Spin is fixing bugs and building a better bike
Spin’s first week hasn’t been without some hiccups and bugs, which isn’t surprising for any young company offering a new service like this. Readers initially reported issues using the app, especially on Android phones, but at least some of those issues appear to have been fixed. So if you had trouble last week, give it another try.
But most complaints have been about the bikes themselves. The gearing is too high to climb many of the city’s hills without standing, the shifters are sometimes jammed, the brakes aren’t as strong as they could be, the rear only has a reflector instead of a light (legal, but not preferred), and the headlights are flimsy and don’t come on automatically unless switched on (the switch is not immediately obvious, leading some people to think the lights are broken). Also, people have started to steal the seatposts and saddles. For a buck, these aren’t dealbreakers for many people (OK, the headlight and saddle are pretty important), but they are areas for improvement if the service really wants to get wider use.
The good news, however, is that Spin has heard these complaints and already has a second generation bike in the works for their August expansion that should address these issues. They also say they will be retrofitting their current fleet. From Spin:
Twelve is our newest Spin bike specifically designed based on your feedback, Seattle. Yes it’s still orange. But among its many upgrades, here’s a couple we’re particularly excited about:
Gearing. For a public bikeshare, what matters most is not the number gear ratios (or “speeds”), but the individual gear ratios themselves and the reliability of the hub. We’ve reduced our gear 1 ratio by at least 25%, in our quest to provide the best gear ratio, whether you’re riding up Capitol Hill or down 2nd.

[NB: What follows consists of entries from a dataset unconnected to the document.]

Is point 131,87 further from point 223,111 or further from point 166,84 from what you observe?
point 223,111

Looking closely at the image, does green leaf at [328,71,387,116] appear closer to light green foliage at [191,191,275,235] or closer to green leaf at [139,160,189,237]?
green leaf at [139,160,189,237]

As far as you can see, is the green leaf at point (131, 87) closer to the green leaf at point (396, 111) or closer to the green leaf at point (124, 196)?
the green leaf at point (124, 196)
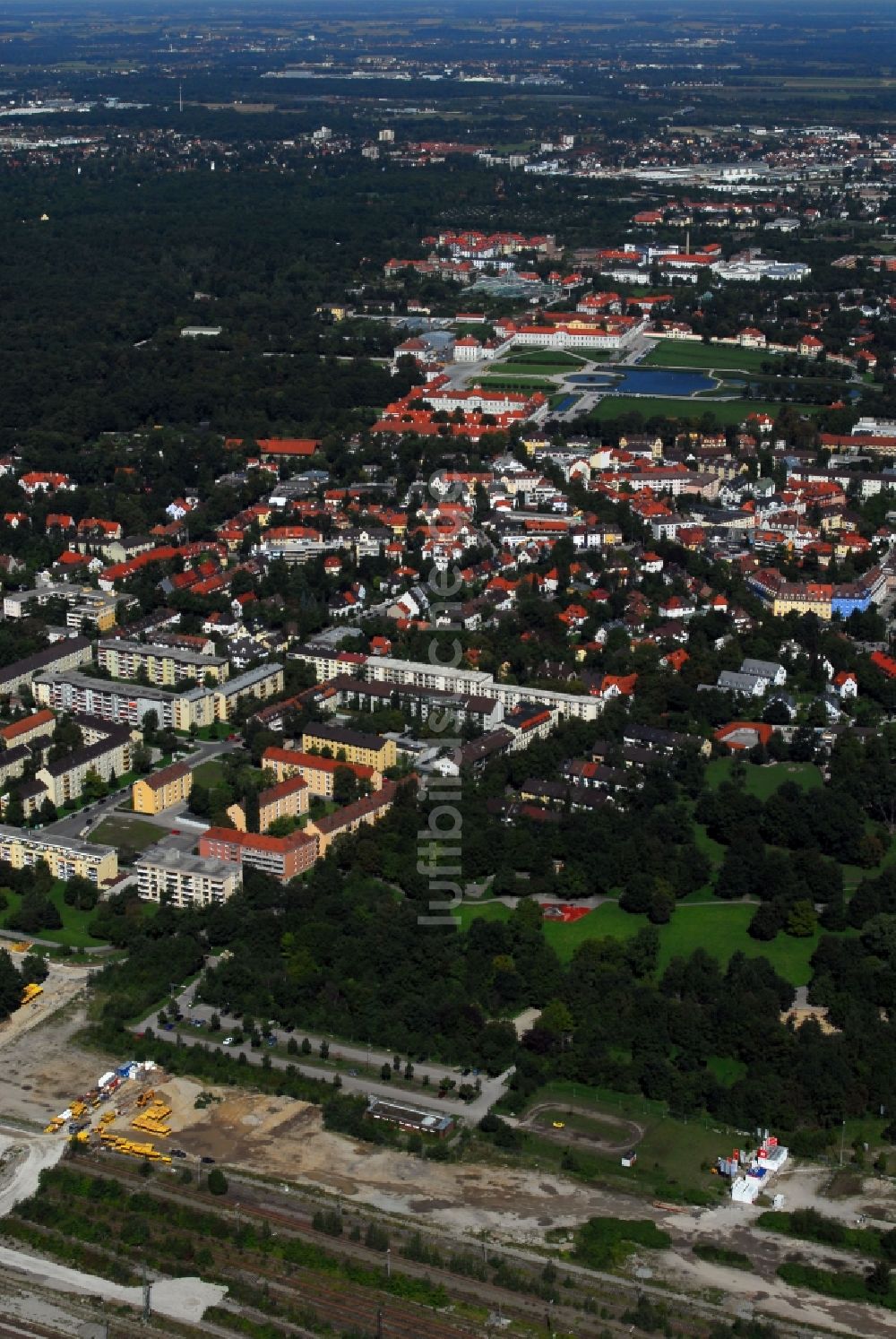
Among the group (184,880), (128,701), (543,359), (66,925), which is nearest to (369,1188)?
(184,880)

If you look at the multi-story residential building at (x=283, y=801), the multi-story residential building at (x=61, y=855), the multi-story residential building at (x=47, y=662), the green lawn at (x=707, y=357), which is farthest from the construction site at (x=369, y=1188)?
the green lawn at (x=707, y=357)

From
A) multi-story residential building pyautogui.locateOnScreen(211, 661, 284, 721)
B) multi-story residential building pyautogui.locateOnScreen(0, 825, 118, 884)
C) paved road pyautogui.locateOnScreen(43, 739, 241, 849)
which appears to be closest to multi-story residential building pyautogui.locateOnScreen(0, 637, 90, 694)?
multi-story residential building pyautogui.locateOnScreen(211, 661, 284, 721)

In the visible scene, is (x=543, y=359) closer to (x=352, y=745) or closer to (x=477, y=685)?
(x=477, y=685)

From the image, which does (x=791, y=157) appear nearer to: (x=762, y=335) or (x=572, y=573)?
(x=762, y=335)

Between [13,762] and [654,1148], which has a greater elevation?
[13,762]

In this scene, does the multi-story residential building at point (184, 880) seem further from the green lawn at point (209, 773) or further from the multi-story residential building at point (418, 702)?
the multi-story residential building at point (418, 702)

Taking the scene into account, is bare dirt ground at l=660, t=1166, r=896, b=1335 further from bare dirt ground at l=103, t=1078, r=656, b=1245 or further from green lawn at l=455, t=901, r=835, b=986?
green lawn at l=455, t=901, r=835, b=986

Center mounted dual kickstands. Our new kickstand keeps our bikes upright and stable between rides.
Lights. Instead of a rear reflector, we now have a nifty new solar-powered rear light! And look forward to an all new dynamo front light, which is even more durable and stays on after you stop. Safety first.

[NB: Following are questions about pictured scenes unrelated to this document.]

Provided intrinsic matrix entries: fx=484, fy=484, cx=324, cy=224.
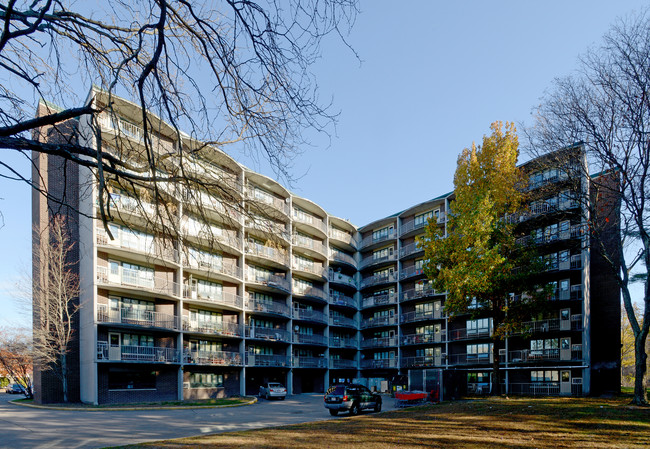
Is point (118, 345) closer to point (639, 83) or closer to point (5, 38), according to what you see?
point (5, 38)

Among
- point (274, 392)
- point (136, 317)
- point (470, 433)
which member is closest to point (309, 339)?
point (274, 392)

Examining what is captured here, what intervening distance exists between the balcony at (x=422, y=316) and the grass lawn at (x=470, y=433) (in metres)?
25.3

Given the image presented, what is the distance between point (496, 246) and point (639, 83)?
10834 millimetres

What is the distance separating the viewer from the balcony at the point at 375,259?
165 feet

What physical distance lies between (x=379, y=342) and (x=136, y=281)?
2696 centimetres

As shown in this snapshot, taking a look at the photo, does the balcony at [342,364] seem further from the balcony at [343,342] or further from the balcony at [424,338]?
the balcony at [424,338]

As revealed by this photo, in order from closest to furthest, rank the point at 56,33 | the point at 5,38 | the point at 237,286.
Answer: the point at 5,38 → the point at 56,33 → the point at 237,286

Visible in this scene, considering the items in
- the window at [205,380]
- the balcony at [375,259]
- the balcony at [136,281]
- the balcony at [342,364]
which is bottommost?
the balcony at [342,364]

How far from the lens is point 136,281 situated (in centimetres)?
3136

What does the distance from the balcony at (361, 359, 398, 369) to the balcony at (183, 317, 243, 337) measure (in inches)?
656

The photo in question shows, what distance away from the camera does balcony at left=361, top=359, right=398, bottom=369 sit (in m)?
48.0

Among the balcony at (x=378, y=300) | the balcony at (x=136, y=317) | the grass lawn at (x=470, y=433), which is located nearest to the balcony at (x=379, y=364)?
the balcony at (x=378, y=300)

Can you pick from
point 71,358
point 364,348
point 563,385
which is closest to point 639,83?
point 563,385

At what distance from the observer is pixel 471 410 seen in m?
20.5
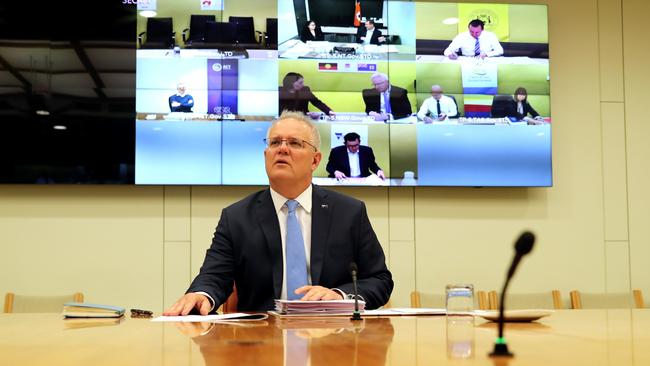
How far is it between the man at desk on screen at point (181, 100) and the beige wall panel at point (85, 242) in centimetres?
63

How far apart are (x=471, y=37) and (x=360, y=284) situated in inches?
123

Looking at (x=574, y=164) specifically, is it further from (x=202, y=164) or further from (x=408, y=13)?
(x=202, y=164)

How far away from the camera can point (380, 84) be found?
19.3 ft

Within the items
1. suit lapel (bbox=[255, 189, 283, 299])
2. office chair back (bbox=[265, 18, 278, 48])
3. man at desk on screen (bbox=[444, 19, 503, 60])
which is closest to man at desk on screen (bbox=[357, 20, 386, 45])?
man at desk on screen (bbox=[444, 19, 503, 60])

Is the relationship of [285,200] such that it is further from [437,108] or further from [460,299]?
[437,108]

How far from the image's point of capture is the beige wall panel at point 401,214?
19.7ft

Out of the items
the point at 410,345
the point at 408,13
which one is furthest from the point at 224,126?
the point at 410,345

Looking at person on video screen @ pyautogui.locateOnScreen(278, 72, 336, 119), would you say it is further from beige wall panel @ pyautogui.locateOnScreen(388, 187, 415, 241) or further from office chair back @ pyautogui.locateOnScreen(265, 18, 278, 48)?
beige wall panel @ pyautogui.locateOnScreen(388, 187, 415, 241)

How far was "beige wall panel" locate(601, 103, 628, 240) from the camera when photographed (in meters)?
6.24

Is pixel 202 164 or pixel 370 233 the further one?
pixel 202 164

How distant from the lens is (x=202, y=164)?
5672 mm

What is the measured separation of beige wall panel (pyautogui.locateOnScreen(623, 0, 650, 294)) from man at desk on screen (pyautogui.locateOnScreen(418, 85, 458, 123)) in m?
1.54

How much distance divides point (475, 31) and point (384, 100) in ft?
2.99

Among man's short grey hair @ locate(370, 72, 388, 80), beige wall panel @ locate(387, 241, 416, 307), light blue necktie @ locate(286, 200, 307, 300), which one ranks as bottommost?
beige wall panel @ locate(387, 241, 416, 307)
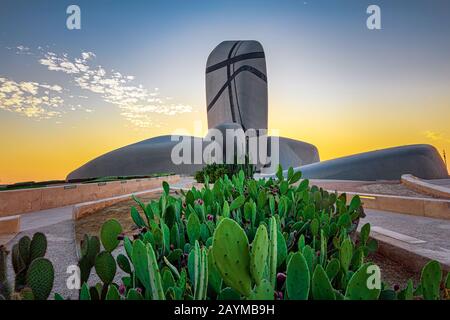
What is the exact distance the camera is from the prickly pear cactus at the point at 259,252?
2.72 ft

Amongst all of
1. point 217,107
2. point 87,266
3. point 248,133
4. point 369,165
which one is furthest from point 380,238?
point 217,107

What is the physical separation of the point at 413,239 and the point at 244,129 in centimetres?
3908

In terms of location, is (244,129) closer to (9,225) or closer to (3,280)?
(9,225)

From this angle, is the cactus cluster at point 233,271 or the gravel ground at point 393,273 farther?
the gravel ground at point 393,273

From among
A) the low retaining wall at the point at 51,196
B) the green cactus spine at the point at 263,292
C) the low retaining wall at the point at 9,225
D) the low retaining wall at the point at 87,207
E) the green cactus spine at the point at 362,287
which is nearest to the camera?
the green cactus spine at the point at 263,292

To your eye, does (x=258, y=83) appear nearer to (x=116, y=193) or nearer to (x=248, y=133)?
(x=248, y=133)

Brakes. Our front and back brakes by Minnesota’s Promax will give you even more stopping power as you zip down slopes.
Twelve hits the streets this August. We’d love your feedback once again, as we work towards the perfect bike together.
Wait, There’s More
August feels like forever, so we’ll be upgrading our current fleet with some of Twelve’s signature parts, starting this week. Our mechanics will be all around town, so drop by and say hi!
This is a very quick response to user feedback. Within a month, they plan to address a huge number of seemingly big issues with their bikes to get them right for Seattle. The ability to be nimble like this is another advantage Spin has over traditional U.S. bike share systems.

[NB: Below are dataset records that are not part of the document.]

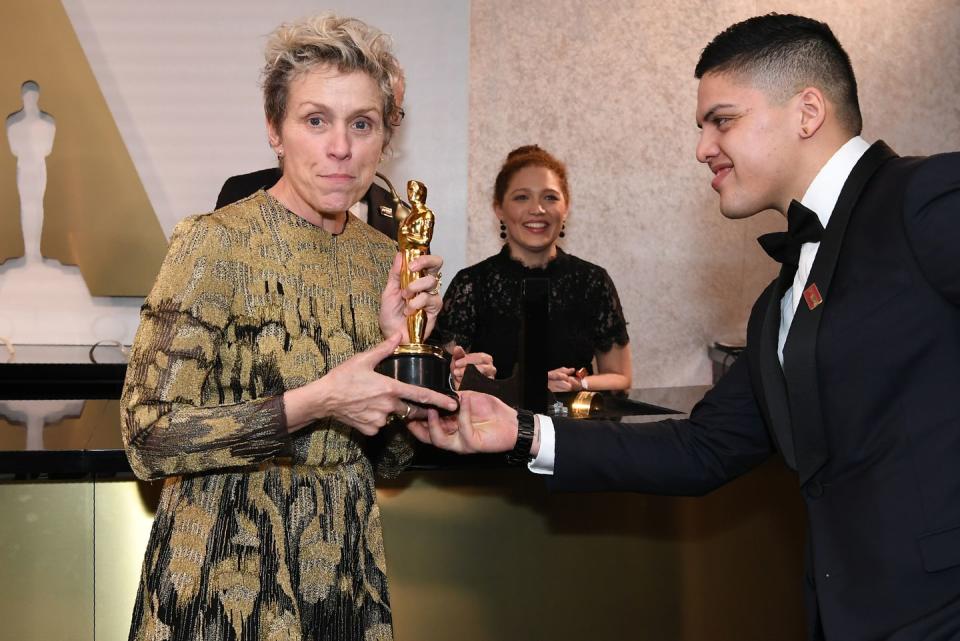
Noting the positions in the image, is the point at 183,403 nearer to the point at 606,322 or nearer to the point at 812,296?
the point at 812,296

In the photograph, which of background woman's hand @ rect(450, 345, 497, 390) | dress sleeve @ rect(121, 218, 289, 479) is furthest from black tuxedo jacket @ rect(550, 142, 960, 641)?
dress sleeve @ rect(121, 218, 289, 479)

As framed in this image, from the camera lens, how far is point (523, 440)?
2.51 metres

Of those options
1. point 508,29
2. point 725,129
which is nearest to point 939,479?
point 725,129

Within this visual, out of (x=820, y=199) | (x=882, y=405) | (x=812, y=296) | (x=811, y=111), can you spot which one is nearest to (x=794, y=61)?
(x=811, y=111)

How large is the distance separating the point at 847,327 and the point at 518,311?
2855mm

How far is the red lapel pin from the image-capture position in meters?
1.94

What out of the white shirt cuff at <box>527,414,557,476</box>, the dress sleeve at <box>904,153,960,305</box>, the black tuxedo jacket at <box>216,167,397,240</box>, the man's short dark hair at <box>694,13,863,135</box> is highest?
the black tuxedo jacket at <box>216,167,397,240</box>

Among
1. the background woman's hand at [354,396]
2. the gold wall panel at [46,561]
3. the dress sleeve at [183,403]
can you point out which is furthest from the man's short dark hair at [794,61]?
the gold wall panel at [46,561]

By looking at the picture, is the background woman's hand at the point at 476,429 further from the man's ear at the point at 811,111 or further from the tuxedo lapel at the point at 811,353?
the man's ear at the point at 811,111

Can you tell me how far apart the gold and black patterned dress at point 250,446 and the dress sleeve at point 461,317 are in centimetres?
253

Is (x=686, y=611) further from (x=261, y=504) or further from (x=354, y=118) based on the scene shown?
(x=354, y=118)

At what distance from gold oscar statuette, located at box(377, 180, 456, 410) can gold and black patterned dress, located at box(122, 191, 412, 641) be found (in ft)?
0.41

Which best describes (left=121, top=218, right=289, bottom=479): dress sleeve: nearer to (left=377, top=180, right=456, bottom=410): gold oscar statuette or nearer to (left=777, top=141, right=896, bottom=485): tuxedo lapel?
(left=377, top=180, right=456, bottom=410): gold oscar statuette

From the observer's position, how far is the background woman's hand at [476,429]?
2.40m
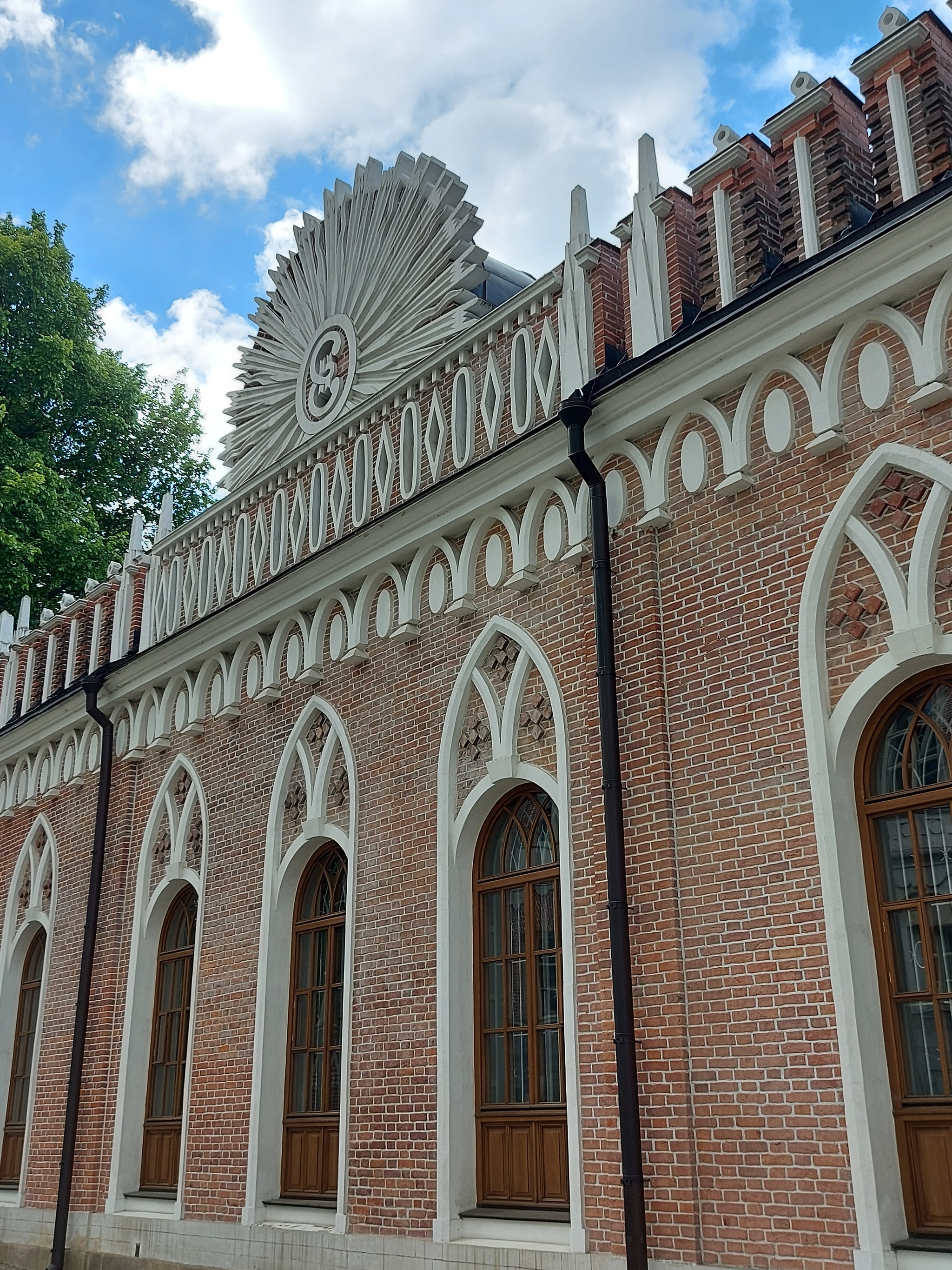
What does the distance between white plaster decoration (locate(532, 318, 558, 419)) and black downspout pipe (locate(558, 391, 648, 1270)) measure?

Of course, this is a game of startups. It’s impossible to know who will succeed, who will fold, who will buy who and how any of this is going to be working in 6 months or a year. It’s exciting and volatile. And if these companies only get half as far as they think they can, our city is going to need a hell of a lot more safe and connected bike lanes to serve the big increase in biking.
At a time when our streets are more and more clogged with cars, this private bike share movement is the only serious and immediate response to the problem happening right now. It is in everyone’s best interest that these companies succeed. This is one more reason why the city needs to build the Basic Bike Network as soon as possible. Intimidating streets in our central neighborhoods remains the biggest impediment to more people biking there.